Stated goal: Write out, unchanged, the stretch of rows from the line containing "Within this photograph, is" through the end of the rows, leaving the pictures out.

Data in this exercise:
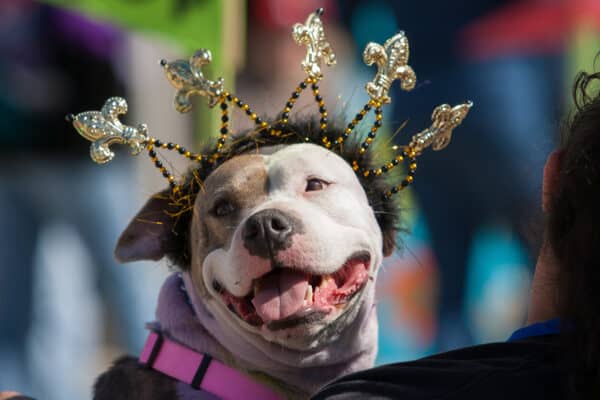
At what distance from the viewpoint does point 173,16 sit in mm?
3734

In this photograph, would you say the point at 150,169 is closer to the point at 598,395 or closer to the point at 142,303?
the point at 142,303

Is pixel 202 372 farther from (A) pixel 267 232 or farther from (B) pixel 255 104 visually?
(B) pixel 255 104

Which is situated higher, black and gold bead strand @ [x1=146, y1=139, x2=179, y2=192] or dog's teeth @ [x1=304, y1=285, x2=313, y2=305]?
black and gold bead strand @ [x1=146, y1=139, x2=179, y2=192]

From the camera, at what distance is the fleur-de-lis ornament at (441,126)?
106 inches

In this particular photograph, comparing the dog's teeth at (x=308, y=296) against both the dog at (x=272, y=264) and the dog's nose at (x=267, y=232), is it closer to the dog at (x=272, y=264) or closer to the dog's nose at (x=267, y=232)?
the dog at (x=272, y=264)

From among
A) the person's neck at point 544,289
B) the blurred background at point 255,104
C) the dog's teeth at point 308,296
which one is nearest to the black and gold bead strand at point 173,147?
the dog's teeth at point 308,296

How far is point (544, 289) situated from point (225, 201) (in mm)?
1039

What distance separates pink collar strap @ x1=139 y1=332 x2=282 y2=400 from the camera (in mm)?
2557

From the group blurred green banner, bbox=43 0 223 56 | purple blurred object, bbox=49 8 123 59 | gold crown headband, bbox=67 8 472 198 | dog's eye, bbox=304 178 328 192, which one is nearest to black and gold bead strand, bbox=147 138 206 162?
gold crown headband, bbox=67 8 472 198

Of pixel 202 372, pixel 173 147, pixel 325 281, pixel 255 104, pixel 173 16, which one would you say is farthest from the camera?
pixel 255 104

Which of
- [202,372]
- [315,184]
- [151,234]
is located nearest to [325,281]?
[315,184]

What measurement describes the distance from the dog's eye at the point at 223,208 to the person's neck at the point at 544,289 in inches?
38.2

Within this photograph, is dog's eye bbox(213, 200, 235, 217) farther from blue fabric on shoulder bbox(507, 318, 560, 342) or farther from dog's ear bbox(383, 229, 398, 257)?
blue fabric on shoulder bbox(507, 318, 560, 342)

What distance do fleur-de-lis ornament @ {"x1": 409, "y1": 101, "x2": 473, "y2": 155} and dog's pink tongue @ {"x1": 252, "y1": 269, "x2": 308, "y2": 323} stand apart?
0.58 meters
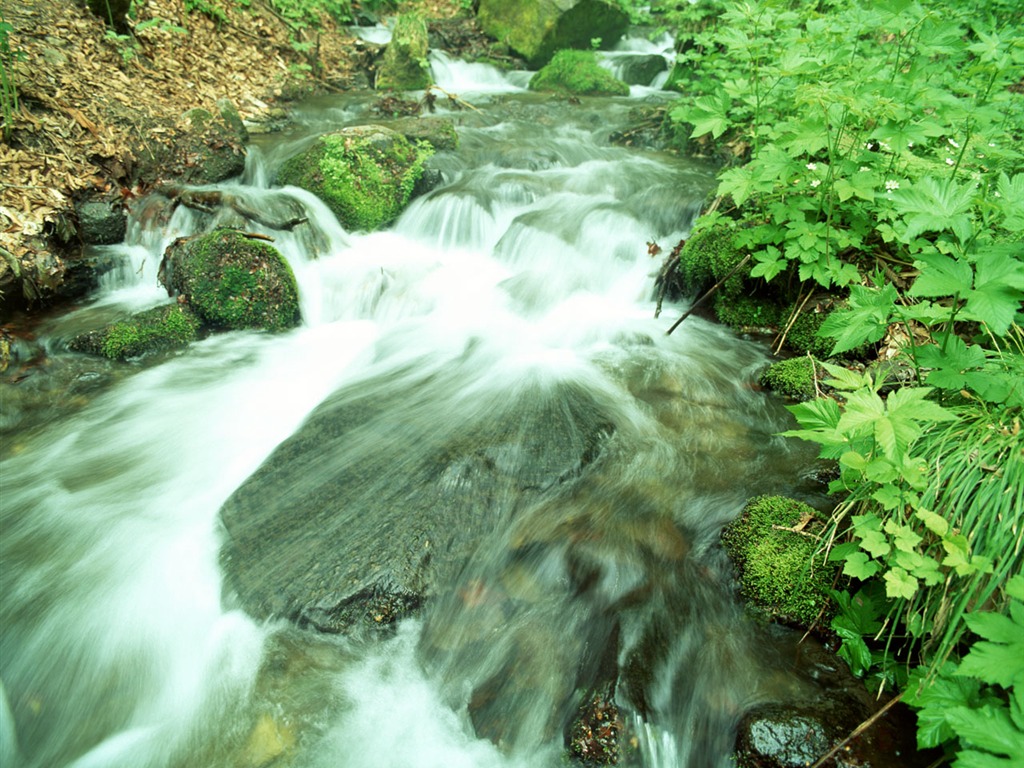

Solution for this task:
Within this photograph, is dog's eye bbox(213, 200, 235, 217) farther from blue fabric on shoulder bbox(507, 318, 560, 342) or farther from dog's ear bbox(383, 229, 398, 257)?
blue fabric on shoulder bbox(507, 318, 560, 342)

What distance do fleur-de-lis ornament @ {"x1": 409, "y1": 101, "x2": 473, "y2": 155} and dog's pink tongue @ {"x1": 252, "y1": 269, "x2": 308, "y2": 323} stand apart?
0.58 meters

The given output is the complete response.